_Teks sumber_.
════════

Kata Kunci: Dakwah, Al-Qur'an, Hadits, Hikmah, Tafsir Klasik, Teknologi Informasi, Tantangan Kontemporer.


PEMBAHASAN

Dakwah dalam Perspektif Al-Qur'an dan Hadits


1.           Pendahuluan

Dakwah merupakan salah satu aktivitas utama dalam Islam yang bertujuan menyampaikan ajaran agama kepada individu maupun masyarakat agar memahami, mengamalkan, dan menyebarkan nilai-nilai kebaikan. Kata dakwah berasal dari bahasa Arab (da‘ā-yad‘ū), yang berarti "mengajak" atau "menyeru". Dalam terminologi Islam, dakwah adalah proses menyeru manusia kepada jalan Allah berdasarkan petunjuk Al-Qur'an dan Hadits. Aktivitas ini tidak hanya menjadi tugas para nabi, tetapi juga kewajiban setiap Muslim sesuai dengan kapasitasnya. Firman Allah dalam QS Ali Imran (3) ayat 104 menyebutkan: “Dan hendaklah ada di antara kamu segolongan umat yang menyeru kepada kebajikan, menyuruh kepada yang ma’ruf, dan mencegah dari yang munkar. Mereka itulah orang-orang yang beruntung.”1

Sejarah dakwah Islam dimulai sejak masa Nabi Muhammad saw., yang menerima wahyu pertama di Gua Hira. Rasulullah memulai dakwahnya secara sembunyi-sembunyi, sesuai perintah Allah dalam QS asy-Syu'ara (26) ayat 214-216. Fase ini berfungsi untuk menguatkan keimanan pengikut awal Islam sebelum memasuki dakwah secara terang-terangan sebagaimana diperintahkan dalam QS al-Hijr (15) ayat 94: “Maka sampaikanlah secara terang-terangan segala apa yang diperintahkan (kepadamu) dan berpalinglah dari orang-orang yang musyrik.”2 Strategi dakwah Nabi menunjukkan fleksibilitas metode dalam menyampaikan ajaran Islam, mulai dari pendekatan personal hingga publik, yang menjadi contoh bagi umat Islam sepanjang zaman.

Dakwah memiliki dimensi penting dalam kehidupan umat Islam. Aktivitas ini tidak hanya berorientasi pada ibadah, tetapi juga berperan dalam pembentukan masyarakat yang berakhlak mulia. Sebagai contoh, dakwah Rasulullah di Madinah berfungsi untuk mempererat persaudaraan antara kaum Anshar dan Muhajirin, sehingga tercipta masyarakat yang damai dan harmonis3. Dalam konteks modern, dakwah juga memainkan peran strategis dalam menjawab tantangan sosial, seperti degradasi moral, sekularisme, dan hedonisme. Oleh karena itu, memahami konsep dakwah dalam perspektif Al-Qur’an dan Hadits menjadi sangat penting agar umat Islam dapat melaksanakan dakwah dengan cara yang sesuai dengan tuntunan syariat.

════════

_Cuplikan catatan_.
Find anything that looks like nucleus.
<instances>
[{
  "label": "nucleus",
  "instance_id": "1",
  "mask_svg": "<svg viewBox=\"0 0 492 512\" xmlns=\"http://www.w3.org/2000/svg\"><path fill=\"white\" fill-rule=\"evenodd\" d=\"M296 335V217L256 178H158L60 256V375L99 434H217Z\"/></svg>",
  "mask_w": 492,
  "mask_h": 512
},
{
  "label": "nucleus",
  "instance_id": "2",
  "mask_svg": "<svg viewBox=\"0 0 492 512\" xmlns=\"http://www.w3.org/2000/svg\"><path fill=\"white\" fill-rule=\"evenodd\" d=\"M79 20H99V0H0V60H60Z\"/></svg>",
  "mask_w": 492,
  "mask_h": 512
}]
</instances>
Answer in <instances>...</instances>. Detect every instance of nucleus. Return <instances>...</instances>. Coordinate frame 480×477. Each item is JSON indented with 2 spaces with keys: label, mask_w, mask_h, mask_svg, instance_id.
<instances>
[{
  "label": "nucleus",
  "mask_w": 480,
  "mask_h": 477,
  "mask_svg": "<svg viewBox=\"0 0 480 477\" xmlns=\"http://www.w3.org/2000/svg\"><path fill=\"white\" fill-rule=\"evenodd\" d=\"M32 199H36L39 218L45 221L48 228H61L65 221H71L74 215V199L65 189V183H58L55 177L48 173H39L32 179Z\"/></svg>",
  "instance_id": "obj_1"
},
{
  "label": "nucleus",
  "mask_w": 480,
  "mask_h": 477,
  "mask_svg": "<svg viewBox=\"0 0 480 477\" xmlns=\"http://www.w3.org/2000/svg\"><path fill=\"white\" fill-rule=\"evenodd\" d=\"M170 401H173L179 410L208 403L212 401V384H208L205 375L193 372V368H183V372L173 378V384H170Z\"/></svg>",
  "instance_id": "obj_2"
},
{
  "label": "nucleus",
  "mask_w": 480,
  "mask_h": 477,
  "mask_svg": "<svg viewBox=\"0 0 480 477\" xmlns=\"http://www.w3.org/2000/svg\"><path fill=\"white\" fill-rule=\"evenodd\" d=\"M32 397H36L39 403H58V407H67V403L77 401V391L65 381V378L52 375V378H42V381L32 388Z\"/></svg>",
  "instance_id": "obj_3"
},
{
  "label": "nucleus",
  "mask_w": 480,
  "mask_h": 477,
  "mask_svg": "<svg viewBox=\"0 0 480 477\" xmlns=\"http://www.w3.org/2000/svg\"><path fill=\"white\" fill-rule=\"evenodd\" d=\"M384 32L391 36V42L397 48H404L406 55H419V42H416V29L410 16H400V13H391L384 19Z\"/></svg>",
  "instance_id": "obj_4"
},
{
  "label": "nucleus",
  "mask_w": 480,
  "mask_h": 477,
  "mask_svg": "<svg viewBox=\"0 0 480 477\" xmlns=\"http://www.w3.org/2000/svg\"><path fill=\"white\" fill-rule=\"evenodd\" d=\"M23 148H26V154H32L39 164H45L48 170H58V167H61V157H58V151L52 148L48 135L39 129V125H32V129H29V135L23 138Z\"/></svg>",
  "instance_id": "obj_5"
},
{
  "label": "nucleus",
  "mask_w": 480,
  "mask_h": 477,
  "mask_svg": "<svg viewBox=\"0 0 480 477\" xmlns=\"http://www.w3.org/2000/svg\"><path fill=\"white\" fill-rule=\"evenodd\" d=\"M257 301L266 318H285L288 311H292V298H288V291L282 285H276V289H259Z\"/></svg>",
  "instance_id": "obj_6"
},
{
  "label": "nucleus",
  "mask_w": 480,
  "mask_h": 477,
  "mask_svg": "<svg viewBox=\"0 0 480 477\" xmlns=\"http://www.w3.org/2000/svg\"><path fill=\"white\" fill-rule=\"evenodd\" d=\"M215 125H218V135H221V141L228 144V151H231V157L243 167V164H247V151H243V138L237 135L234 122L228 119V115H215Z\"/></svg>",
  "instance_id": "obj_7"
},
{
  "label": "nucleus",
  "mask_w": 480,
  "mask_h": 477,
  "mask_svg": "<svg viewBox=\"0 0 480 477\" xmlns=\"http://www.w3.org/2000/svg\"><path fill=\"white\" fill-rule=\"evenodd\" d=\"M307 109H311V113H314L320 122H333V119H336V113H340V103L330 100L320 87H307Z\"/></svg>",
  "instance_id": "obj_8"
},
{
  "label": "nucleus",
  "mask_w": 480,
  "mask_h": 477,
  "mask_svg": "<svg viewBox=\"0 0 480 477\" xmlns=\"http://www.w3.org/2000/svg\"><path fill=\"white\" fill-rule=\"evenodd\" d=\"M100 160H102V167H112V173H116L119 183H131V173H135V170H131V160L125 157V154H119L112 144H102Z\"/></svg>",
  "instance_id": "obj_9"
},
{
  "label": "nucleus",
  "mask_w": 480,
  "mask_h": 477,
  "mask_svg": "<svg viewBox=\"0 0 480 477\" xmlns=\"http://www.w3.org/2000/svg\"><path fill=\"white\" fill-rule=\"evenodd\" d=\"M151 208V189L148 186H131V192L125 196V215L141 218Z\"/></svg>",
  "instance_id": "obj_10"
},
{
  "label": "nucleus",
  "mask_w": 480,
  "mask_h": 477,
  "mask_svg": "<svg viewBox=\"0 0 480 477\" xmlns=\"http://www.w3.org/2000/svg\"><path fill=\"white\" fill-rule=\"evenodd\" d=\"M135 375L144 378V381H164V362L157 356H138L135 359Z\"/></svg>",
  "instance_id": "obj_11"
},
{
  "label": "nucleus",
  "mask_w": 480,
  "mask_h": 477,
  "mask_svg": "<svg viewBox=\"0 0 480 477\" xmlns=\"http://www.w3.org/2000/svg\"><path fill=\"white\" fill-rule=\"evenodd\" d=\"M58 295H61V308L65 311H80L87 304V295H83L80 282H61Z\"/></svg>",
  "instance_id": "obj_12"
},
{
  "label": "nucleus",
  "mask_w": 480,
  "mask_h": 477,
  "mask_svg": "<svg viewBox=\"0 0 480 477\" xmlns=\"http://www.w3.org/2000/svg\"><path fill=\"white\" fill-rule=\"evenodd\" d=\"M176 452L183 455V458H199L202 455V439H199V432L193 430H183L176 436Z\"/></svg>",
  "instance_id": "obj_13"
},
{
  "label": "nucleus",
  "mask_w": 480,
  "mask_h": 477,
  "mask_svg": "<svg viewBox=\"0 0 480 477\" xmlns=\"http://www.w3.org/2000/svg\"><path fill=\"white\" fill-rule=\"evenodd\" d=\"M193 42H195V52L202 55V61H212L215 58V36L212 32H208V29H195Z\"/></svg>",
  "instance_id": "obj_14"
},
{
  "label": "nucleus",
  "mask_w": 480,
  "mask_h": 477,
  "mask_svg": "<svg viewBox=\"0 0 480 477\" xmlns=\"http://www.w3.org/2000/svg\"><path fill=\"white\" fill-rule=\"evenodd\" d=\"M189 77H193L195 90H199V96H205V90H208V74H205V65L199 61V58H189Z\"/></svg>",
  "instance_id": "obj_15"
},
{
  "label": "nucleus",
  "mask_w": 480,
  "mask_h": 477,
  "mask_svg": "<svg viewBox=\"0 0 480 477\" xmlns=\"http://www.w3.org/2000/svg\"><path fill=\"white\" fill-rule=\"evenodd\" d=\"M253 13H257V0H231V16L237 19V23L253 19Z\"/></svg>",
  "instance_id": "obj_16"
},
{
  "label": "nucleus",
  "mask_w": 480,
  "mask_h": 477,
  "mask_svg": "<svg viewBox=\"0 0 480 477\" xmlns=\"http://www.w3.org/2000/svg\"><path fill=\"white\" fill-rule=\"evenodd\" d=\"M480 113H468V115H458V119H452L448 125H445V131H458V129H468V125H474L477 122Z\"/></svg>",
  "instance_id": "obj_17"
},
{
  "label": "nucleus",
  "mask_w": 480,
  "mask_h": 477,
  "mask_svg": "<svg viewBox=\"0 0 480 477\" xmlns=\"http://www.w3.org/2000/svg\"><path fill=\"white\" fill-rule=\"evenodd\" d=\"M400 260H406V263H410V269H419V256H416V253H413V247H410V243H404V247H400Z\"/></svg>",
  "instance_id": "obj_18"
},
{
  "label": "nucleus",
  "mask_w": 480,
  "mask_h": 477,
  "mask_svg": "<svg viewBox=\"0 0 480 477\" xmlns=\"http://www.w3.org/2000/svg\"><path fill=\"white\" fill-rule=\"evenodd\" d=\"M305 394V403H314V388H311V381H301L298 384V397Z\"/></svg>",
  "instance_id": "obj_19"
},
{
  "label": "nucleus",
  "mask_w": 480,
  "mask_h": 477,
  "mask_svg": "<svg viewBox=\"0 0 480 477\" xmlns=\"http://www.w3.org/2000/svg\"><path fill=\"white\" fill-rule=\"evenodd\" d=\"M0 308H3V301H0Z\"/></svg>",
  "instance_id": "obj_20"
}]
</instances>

════════

_Yang dikerjakan_.
1. Cocokkan tiap pernyataan berikut dengan teks tentang dakwah, lalu jawab ya atau tidak beserta kutipan kata-kata teks yang menentukannya: (a) kata dakwah berasal dari bahasa Arab dan berarti "mengajak" atau "menyeru"; (b) dakwah hanya menjadi tugas para nabi; (c) Rasulullah memulai dakwahnya secara terang-terangan.
2. Menurut teks tentang dakwah, di mana Nabi Muhammad saw. menerima wahyu pertama?
3. Lanjutkan teks tentang dakwah, dimulai sesudah kalimat terakhirnya.

_Kunci jawaban_.
1.
(a) Ya: "Kata dakwah berasal dari bahasa Arab (da‘ā-yad‘ū), yang berarti "mengajak" atau "menyeru"."
(b) Tidak: "Aktivitas ini tidak hanya menjadi tugas para nabi, tetapi juga kewajiban setiap Muslim sesuai dengan kapasitasnya."
(c) Tidak: "Rasulullah memulai dakwahnya secara sembunyi-sembunyi"

2. Di Gua Hira.

3.
Artikel ini bertujuan untuk mengkaji konsep dakwah berdasarkan kajian komprehensif terhadap ayat-ayat Al-Qur’an, hadits, serta pandangan ulama klasik dan kontemporer. Pembahasan meliputi kewajiban berdakwah, metode dakwah secara sembunyi-sembunyi dan terang-terangan, serta motivasi dakwah sebagaimana dijelaskan dalam hadits. Dengan demikian, pembaca diharapkan dapat memahami esensi dakwah secara mendalam dan menerapkannya dalam kehidupan sehari-hari sesuai konteks zaman.


Footnotes

[1]                Al-Qur’an, QS Ali Imran (3): 104. Lihat juga: Tafsir Ibnu Katsir, Tafsir al-Qur’an al-‘Azhim, Juz 2, Beirut: Dar al-Kutub al-‘Ilmiyyah, 2003.

[2]                Al-Qur’an, QS al-Hijr (15): 94. Referensi penjelasan ayat: al-Qurtubi, al-Jami‘ li Ahkam al-Qur’an, Juz 10, Beirut: Dar al-Kutub al-‘Ilmiyyah, 2006.

[3]                Ibnu Hisham, Sirah Nabawiyah, ed. Mustafa as-Saqqa, Juz 2, Kairo: Dar al-Fikr, 1998.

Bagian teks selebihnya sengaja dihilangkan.